From RetroSheet, I used the 30-file collection of roster files from the "2022 Play-by-Play, Regular Season Event Files" download.

To access this download, I used the "Data downloads" menu ⇨ "Play-by-play files"

Then, under "Regular Season Event Files," I cliked the "2022" link and a file called `2022eve.zip` automatically downloaded. In my downloads folder, I double-clicked the file and it unzipped into a folder called `2022eve`. I put this folder into a folder called `RetroSheet`. 

*This is important for running the code in this notebook, if the files are stored anywhere else then this will result in errors or require code edits.*

In [4]:
retrosheet_folder = 'RetroSheet/2022eve'

## Data Exploration

### Baseball Reference

Both the Player Standard Pitching table and the Player Standard Batting table list every MLB player who pitched or batted (respectively) in 2022.

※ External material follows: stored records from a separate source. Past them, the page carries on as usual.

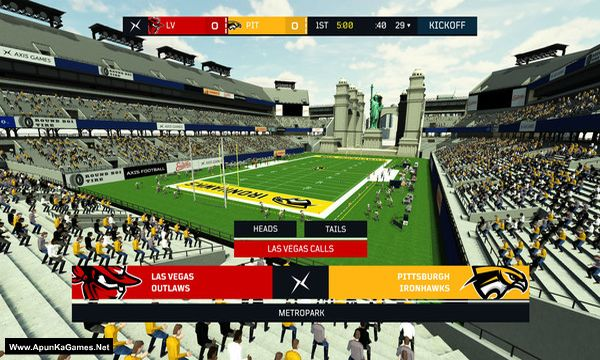 Axis Football 2019 Screenshot 1, Full Version, PC Game, Download Free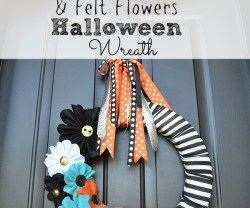 Halloween Stripe and Felt Flower Wreath and FREE Printable Flower Template!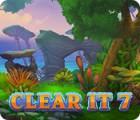 ClearIt 7 igrica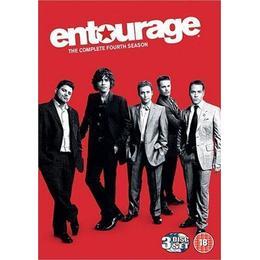 Entourage: Complete HBO Season 4 [DVD]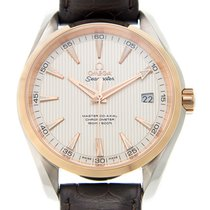 Omega Seamaster 18k Rose Gold And Steel Silver Automatic...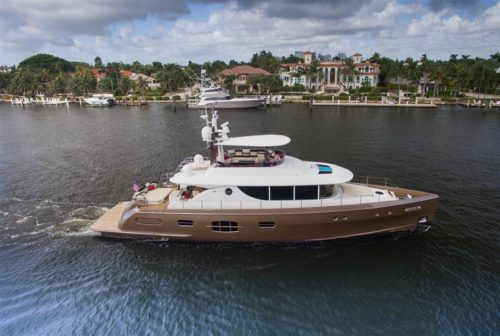 Nisi Yacht for Sale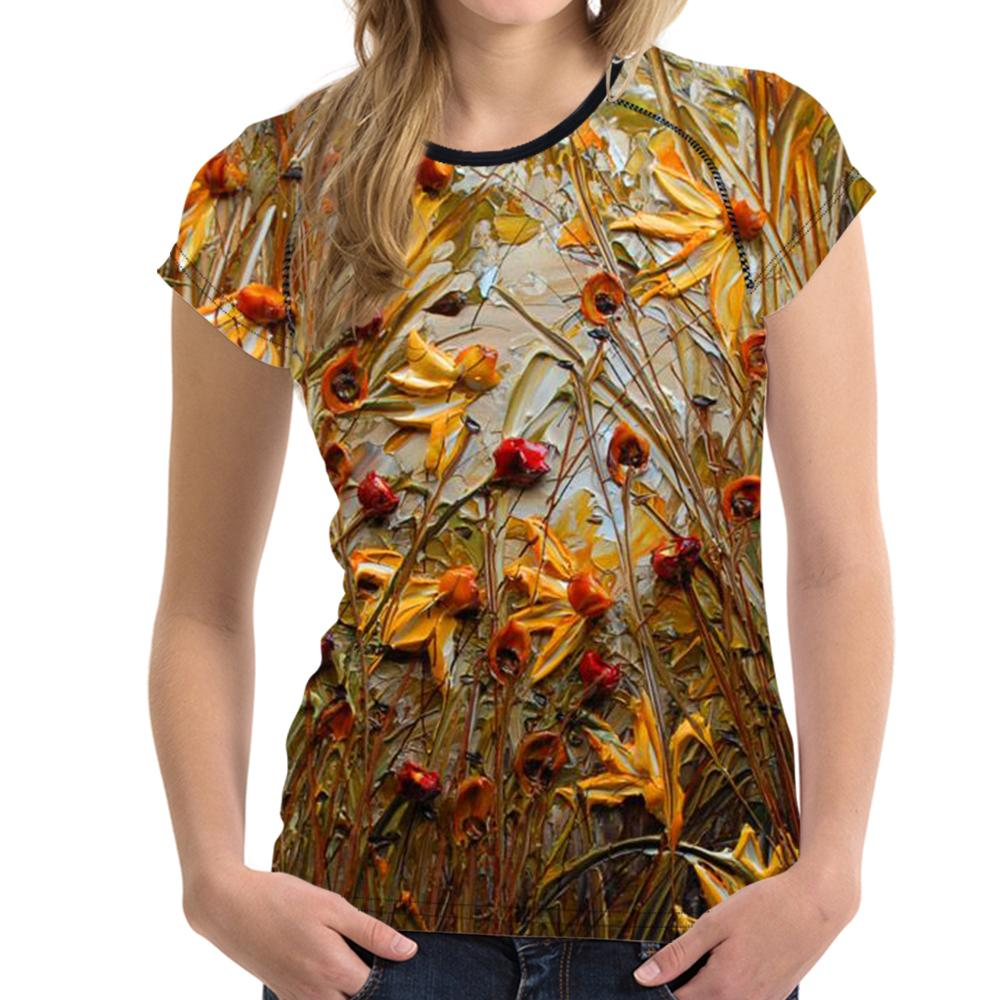 Oil Paintings Tee Shirt Designs For Ladies Inspirational Clothing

Some players are represented by multiple rows. This occurrs when a player appeared for multiple teams in the season.

Each player's name, age, team and leauge are listed. There are also many counting, rate, and advanced statistics listed. The last column, called `Name-additional`, is the player's Baseball Reference unique identifier. In this project, I'll be focusing on just the players' names and unique identifiers.

Left handed pitchers and batters are denoted with an asterisk (`*`) after their name. Switch hitters are denoted with a pound sign (`#`).

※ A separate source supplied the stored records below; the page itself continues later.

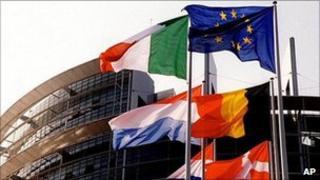Flags outside European Parliament, Strasbourg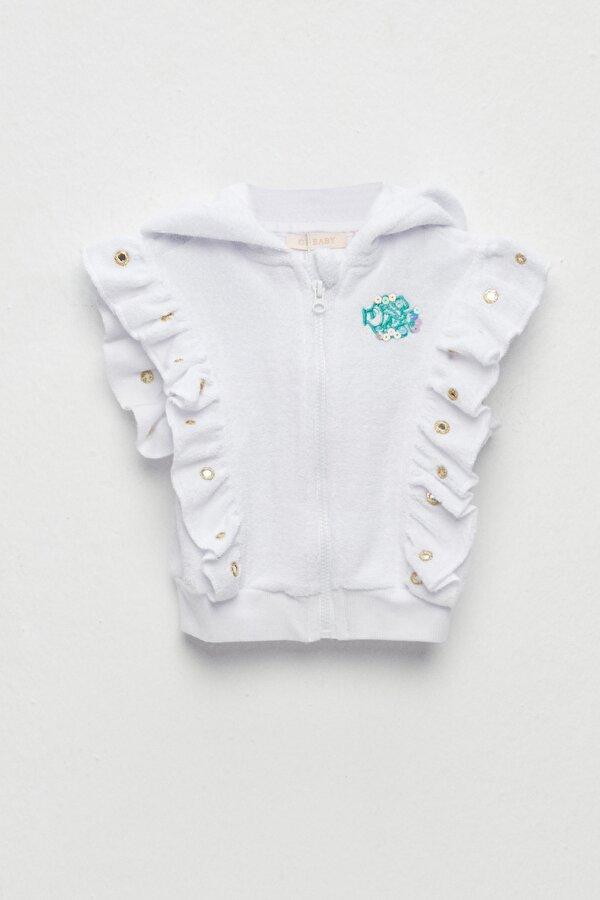 Resim Kız Bebek Beyaz Eşofman Üstü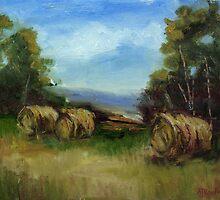 Haybales by AJ  Devlin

With respect to player names, I notice two important things. The first is that player names include character accents. The second is that Baseball Reference uses a unicode character called `No-Break Space` (` `) in between components of player names instead of the standard `Space` (` `) character.

### RetroSheet

The 2022 "Regular Season Event Files" download contains 61 files:
* 1 file called `TEAM2022`
* 30 "Event Files" ending in `.EVN` or `.EVA`
* 30 roster files ending in `.ROS`

In this project, I need the 30 roster files. There is one roster file for each MLB team, listing all the MLB players for that team in 2022. Each line corresponds to one player, and includes the following infomation:
* RetroSheet unique identifier
* Last name
* First name
* Bating handedness
* Throwing handedness
* Team
* Position

Even though RetroSheet does not choose to use the `.csv` extension, these roster files are still essentially comma separated value files.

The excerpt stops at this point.